Jira Service Management Assets not loading for customers in specific regions

Incident Report for Jira Service Management

Postmortem

Summary

From August 9, 2024, 14:49 UTC until August 10, 2024, 00:55 UTC, Atlassian customers using Jira and Jira Service Management products could not use JSM Assets objects in their workflows. The event was triggered by an out-of-cycle deployment of our services. There were no functional changes included in the service, however, the deployment impacted multiple customers across Europe, North America, and Asia Pacific. The incident was detected within 82 minutes by Staff (Customer reports) and mitigated by restarting the JSM Assets service, which put Atlassian systems into a known good state. The total time to resolution was about 4 hours for most customers, with one having a 10h prolongued outage.

IMPACT

The overall impact was between August 9, 2024, 14:49 UTC and August 10, 2024, 00:55 UTC on Jira and Jira Service Management products. The Incident caused service disruption to Europe, North America, and Asia Pacific customers only where they failed to leverage JSM Assets objects in their workflow.

Jira users faced disruption when looking to:

View Assets objects associated with issues after loading their issues, lists of issues, or boards in browser
View Gadget results which relied on AQL in their JQL
Interact with JQL+AQL via API
Transition issues which required Assets object validation

Jira Service Management users faced disruption when looking to:

Create issues in JSM Customer Portal
View Assets objects on Requests in JSM Customer Portal
Fill JSM Form relying on Assets
Configure Asset fields and JSM Forms with Assets
Refresh queues based on AQL

ROOT CAUSE

The issue was caused by a race condition in refreshing authorization tokens. As a result, the products above could not retrieve access tokens and resource identifiers to support customer features, and the users received HTTP 500 errors.

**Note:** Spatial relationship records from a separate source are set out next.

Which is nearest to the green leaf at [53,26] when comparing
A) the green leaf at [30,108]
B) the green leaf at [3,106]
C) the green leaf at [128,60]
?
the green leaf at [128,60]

More specifically, our out-of-cycle deployment triggered an authorization token refresh for a downstream service serving customer traffic at the time. As our service was processing traffic, it sought to update authorization tokens, and in some cases, the tokens partially persisted within the customer context. Subsequent calls for the affected customer failed due to a mismatch of authorization tokens.

REMEDIAL ACTIONS PLAN & NEXT STEPS

We know that outages impact your productivity. While we have several testing and preventative processes in place, this specific issue wasn’t identified because the change was related to a particular kind of legacy case that was not picked up by our automated continuous deployment suites and manual test scripts.

We are prioritizing the following improvement actions to avoid repeating this type of incident:

Removing the need to cache authorization tokens during service runtime.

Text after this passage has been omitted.